## RAW RECORDS

╔══

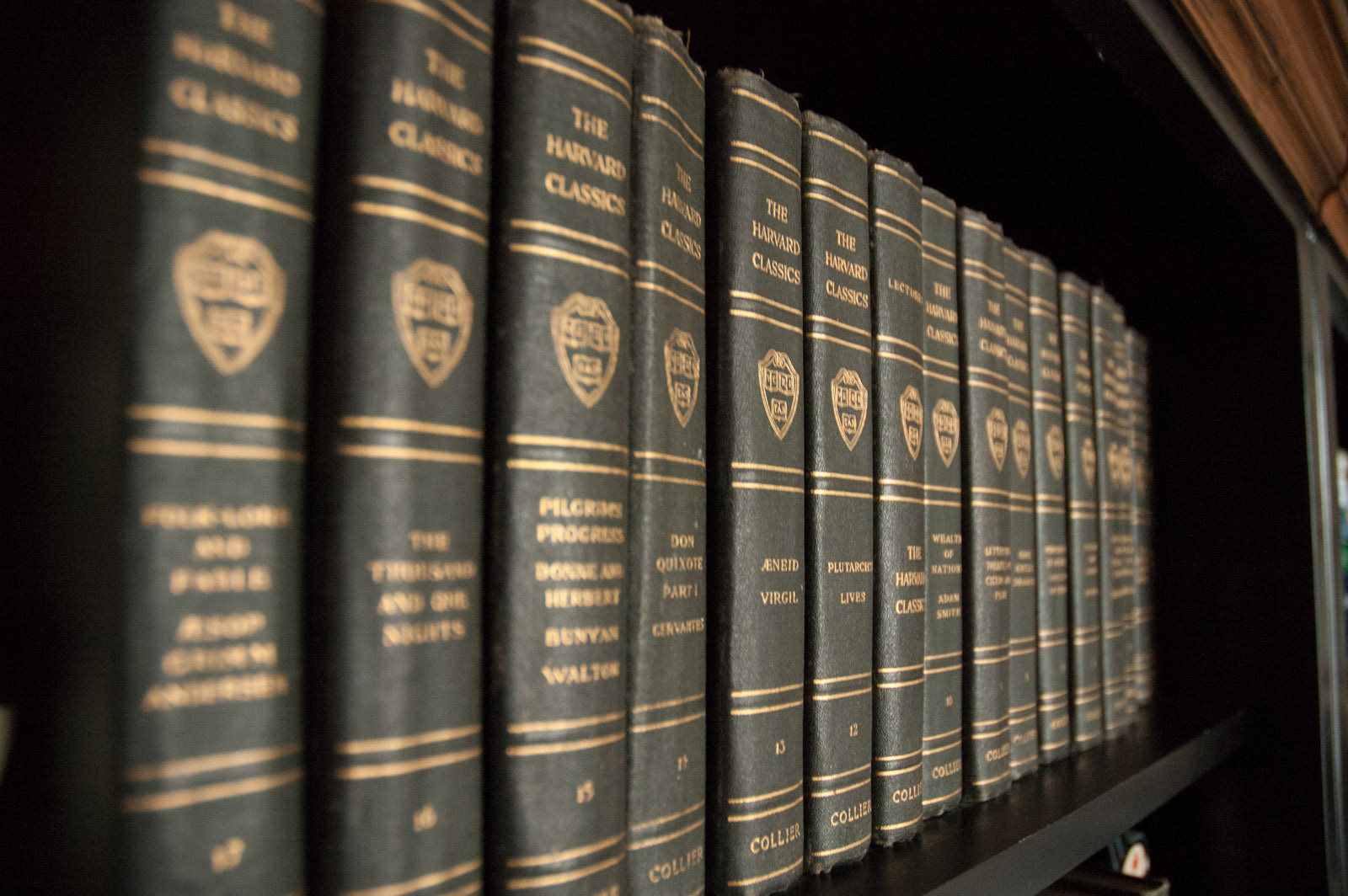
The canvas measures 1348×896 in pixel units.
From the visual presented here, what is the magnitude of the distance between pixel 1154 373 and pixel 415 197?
99 centimetres

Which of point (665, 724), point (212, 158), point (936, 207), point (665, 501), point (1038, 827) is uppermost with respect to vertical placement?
point (936, 207)

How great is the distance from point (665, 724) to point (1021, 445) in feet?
1.34

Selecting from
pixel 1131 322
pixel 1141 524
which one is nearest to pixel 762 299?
pixel 1141 524

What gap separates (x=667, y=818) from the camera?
0.35m

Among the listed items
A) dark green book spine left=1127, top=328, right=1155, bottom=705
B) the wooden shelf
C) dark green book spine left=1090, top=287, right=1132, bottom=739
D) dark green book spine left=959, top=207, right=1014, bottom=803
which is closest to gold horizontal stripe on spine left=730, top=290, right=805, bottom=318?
dark green book spine left=959, top=207, right=1014, bottom=803

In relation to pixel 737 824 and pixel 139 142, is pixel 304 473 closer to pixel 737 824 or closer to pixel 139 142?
pixel 139 142

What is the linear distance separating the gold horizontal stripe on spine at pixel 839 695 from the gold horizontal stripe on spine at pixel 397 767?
8.6 inches

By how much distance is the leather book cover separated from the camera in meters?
0.51

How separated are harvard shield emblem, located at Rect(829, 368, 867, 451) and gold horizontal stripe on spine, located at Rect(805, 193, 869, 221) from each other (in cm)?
10

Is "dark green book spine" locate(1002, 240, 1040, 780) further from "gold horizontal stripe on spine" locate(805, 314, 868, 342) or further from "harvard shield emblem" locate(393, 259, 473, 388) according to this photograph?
"harvard shield emblem" locate(393, 259, 473, 388)

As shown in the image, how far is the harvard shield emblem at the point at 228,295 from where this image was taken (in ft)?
0.74

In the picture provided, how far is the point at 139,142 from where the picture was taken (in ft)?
0.73

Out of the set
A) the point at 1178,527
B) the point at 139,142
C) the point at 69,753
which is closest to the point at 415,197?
the point at 139,142

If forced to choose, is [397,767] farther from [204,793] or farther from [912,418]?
[912,418]
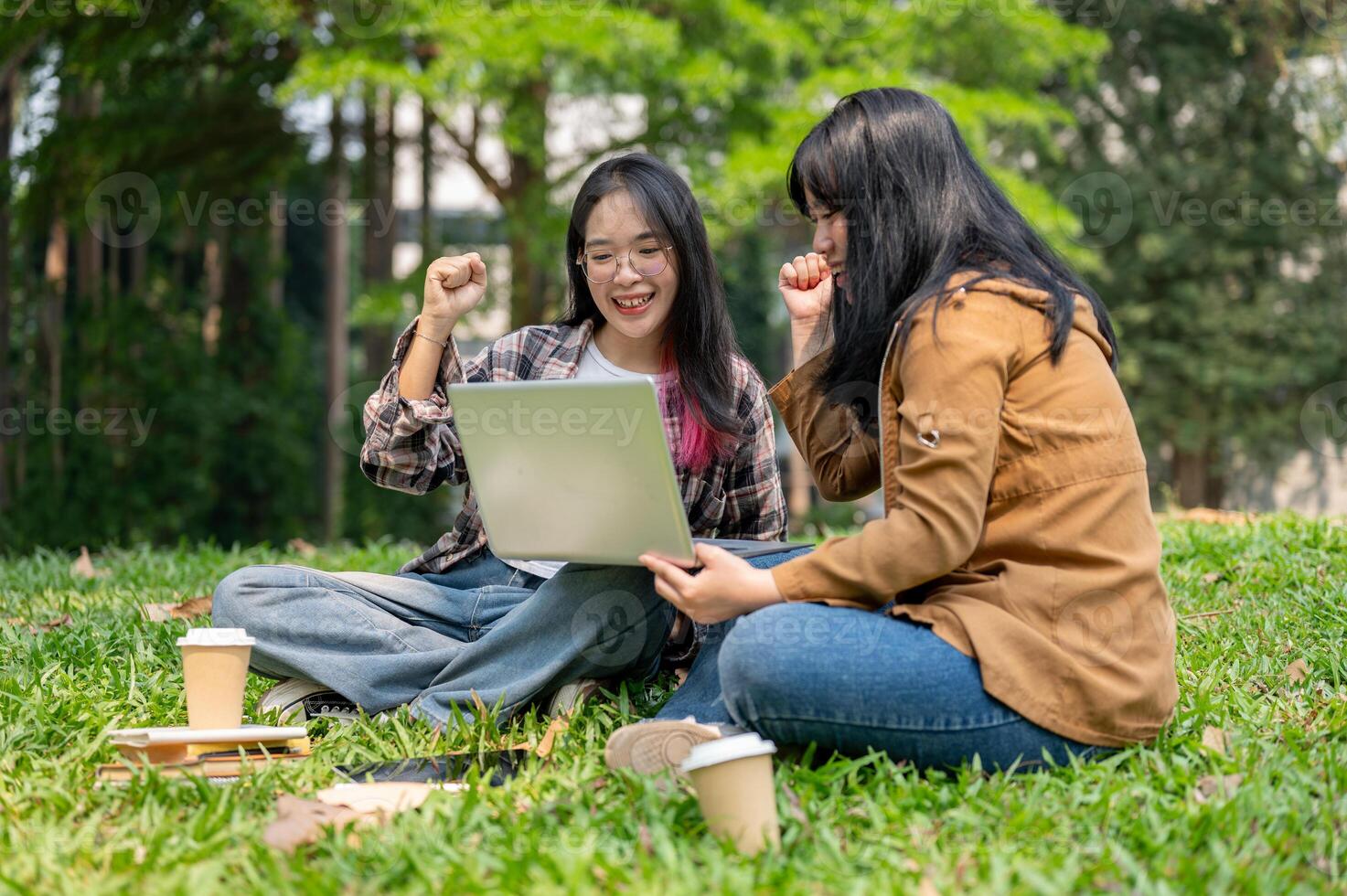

╚══

## TASK REQUIREMENTS
Pull out each line of the items above that contains the string "emblem", matching case exactly.

## COMPLETE OUTPUT
How separated are harvard shield emblem, located at Rect(829, 368, 867, 451) and gold horizontal stripe on spine, located at Rect(805, 193, 869, 221) from each other (in cm)?
Is "dark green book spine" locate(1002, 240, 1040, 780) further from "gold horizontal stripe on spine" locate(805, 314, 868, 342) or further from "harvard shield emblem" locate(393, 259, 473, 388) according to this photograph?
"harvard shield emblem" locate(393, 259, 473, 388)
As shown in the image, how far is the harvard shield emblem at the point at 228,295 from where this image was taken (in ft)?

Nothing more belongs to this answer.